Ardan
Als sich unsere Wege trennten, beschleunigte ich mein Tempo etwas und raste auf die dunkelblaue Masse zu, hinter der sich das Reich der Sirenen befand. Titania. Es war schon eine Weile her, als ich das letzte Mal dort zu Besuch war, aber ich bezweifelte, dass sich etwas groß verändert hatte. Ich erinnerte mich noch gut an die funkelnden Dächer und Wände der gesamten Stadt. Korallen, bunte Schalen und Pflanzen, die sich überall an die Gebäude schmiegten und ein Labyrinth aus Farben erschufen. Schimmernde Fische schwammen in kleinen sowie großen Gruppen umher, vereinzelt sah man auch Delfine oder Oktopusse. Im Reich Titania gab es schlichtweg extrem viel zu entdecken. Die Unterwasserwelt trug mehr Geheimnisse in sich als das Land, auf dem wir wandelten.

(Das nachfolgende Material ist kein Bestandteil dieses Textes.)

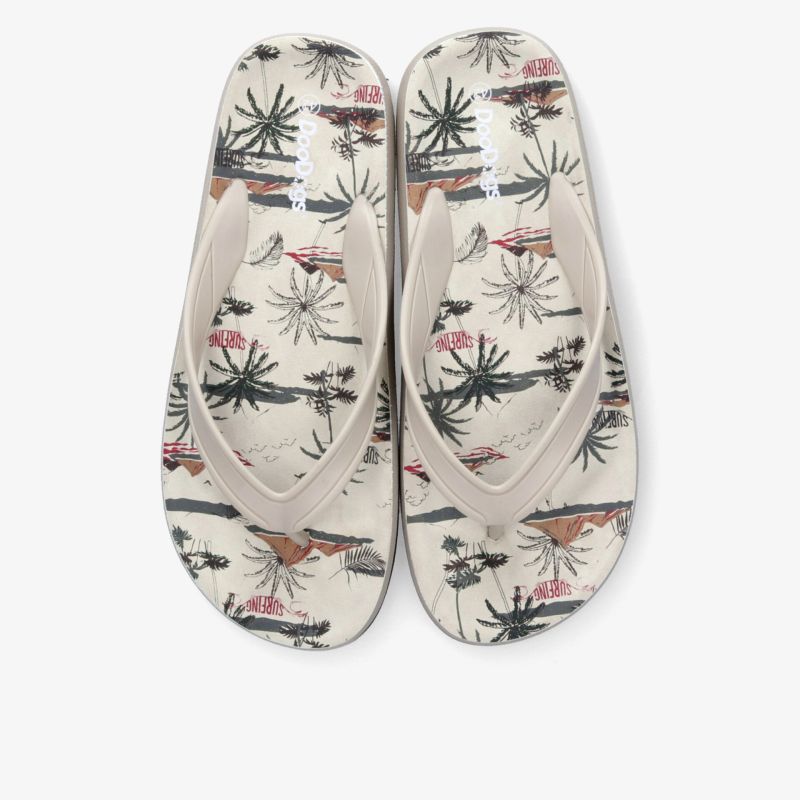 Bequeme Flipflops mit floralem Muster, leichter Zehensteg und rutschfester Sohle für sommerlichen Tragekomfort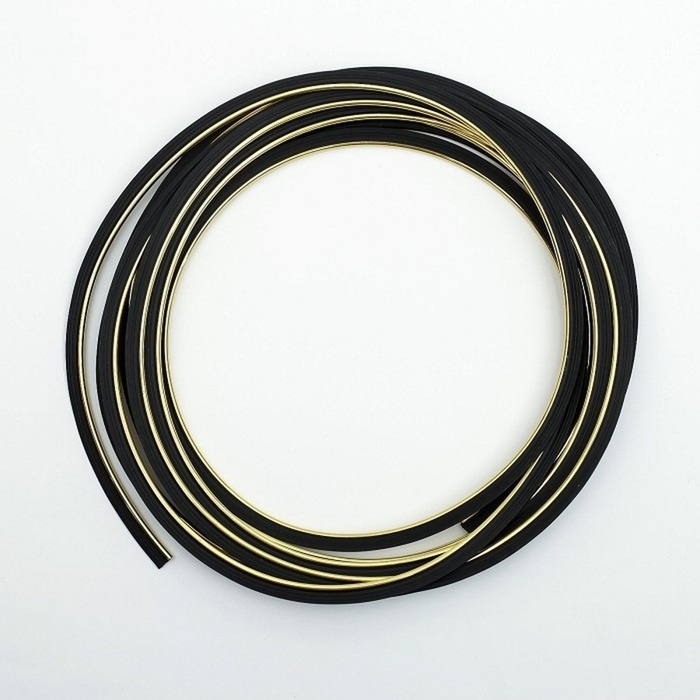 Молдинг гибкий внутрисалонный, золотистый, 5 м Молдинг гибкий внутрисалонный, золотистый, 5 м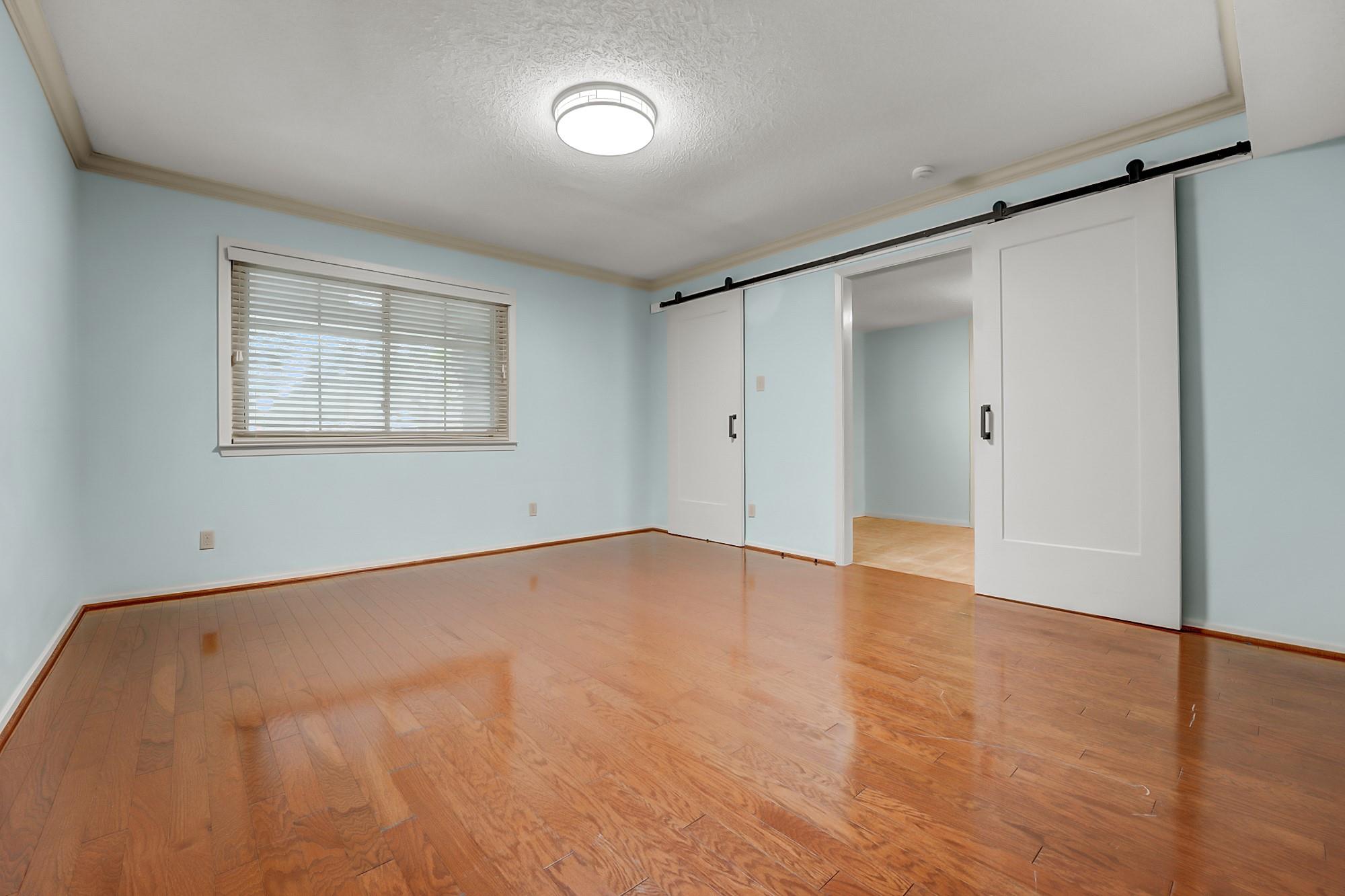 8001 Manassas Dr Property Photo 11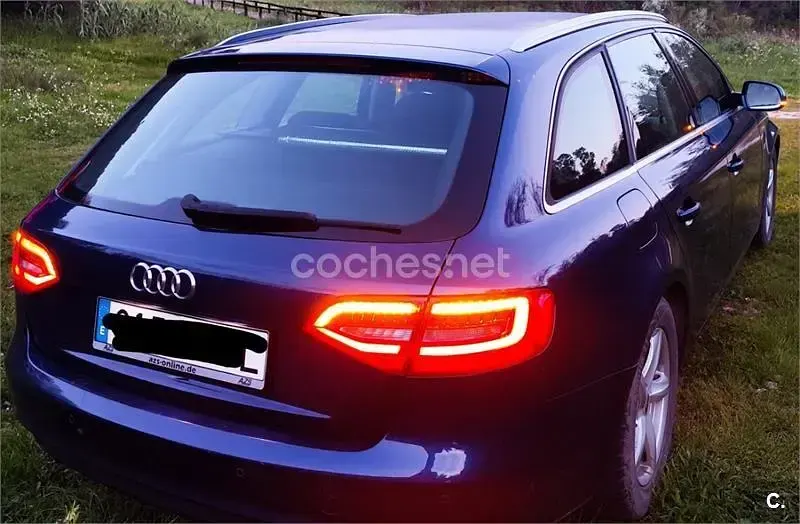 Usado Audi A4 Advanced 177 CV (130 kW) 2012 Azul Familiar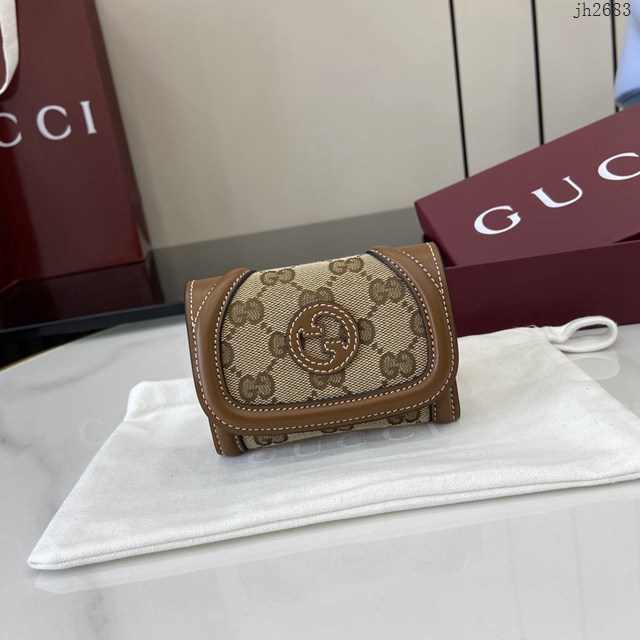 Gucci專櫃古馳最新款圓形互扣式雙G標識卡片夾卡包零錢包 jh2683型號：818811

Ich sprach den Zauber aus, den mir Azuria vor vielen Jahren anvertraut hatte und der es mir ermöglichte Unterwasser zu atmen. Dann durchbrach ich die Wasseroberfläche. Kälte umgab mich, meine Kleidung wurde nass, doch das störte mich nicht besonders. Die Wärme in meinem Inneren trieb jegliche Eiseskälte fort. Da es mit jedem Meter in die Tiefe dunkler wurde, ließ ich reines Psios in meine Sense fließen, deren Klinge leicht zu leuchten begann. Ein rotweißes Licht, das mir den Weg wies. Ich begegnete einigen Kreaturen, die einen großen Bogen um mich machten. Einerseits weil ich hier willkommen war, andererseits weil sie mich fürchteten. Beides war mir recht.
Ich spürte den wachsenden Druck in meinen Lungen, doch der Zauber arbeitete dagegen und erleichterte mir das Atmen in dieser Tiefe. Raue Felsen, dunkle Schluchten sowie ein Meer aus Algen zogen an mir vorbei, bis ich einen Höhleneingang erreichte, der mich zu Titania führte. Er wurde von mehreren Zaubern bewacht, die ausschließlich Azuria auflösen konnte. Darum spürte ich keinen Widerstand, als ich durch die vielen Barrieren schwamm und in eine völlig andere Welt tauchte.
Jenaya
Ich hatte mit allem gerechnet, nur nicht damit, dass er Yun im Schlaf packte und den armen Kerl erschreckte. Allerdings erhielt ich nicht die Chance, mich dafür zu entschuldigen, denn der Pixie flog sofort davon, als er realisierte, in welcher Situation wir beide waren. Ich hätte vor Scham verglühen können, doch ein großer Teil in mir freute sich über die Zweisamkeit. Außerdem... Kenais Hand lag auf meinem Hintern. Das war das erste Mal, dass er das tat. Was sagte es über mich aus, dass mir das mehr als gut gefiel?
Im Bann der Leidenschaft zog ich Kenais Gesicht wieder zu mir und küsste ihn innig. Dabei schlang ich ein Bein um seine Hüfte, damit ich ihm näher sein konnte. Ich spürte sein Herz wild an meiner Brust schlagen. Es schlug so schnell wie meines. Wir beide waren berauscht von den Gefühlen, die wir im anderen weckten. Ich kannte den Geschmack von Alkohol, kannte dessen Wirkung, aber das hier war mit keiner Trunkenheit zu vergleichen. Das hier war viel mehr.
Ich stöhnte seinen Namen, als sich mein Magen vor wilder Aufregung zusammenzog. In meinem Kopf wurde es angenehm schwindelig, es rauschte in meinen Ohren. Kenai trieb mich noch in den Wahnsinn.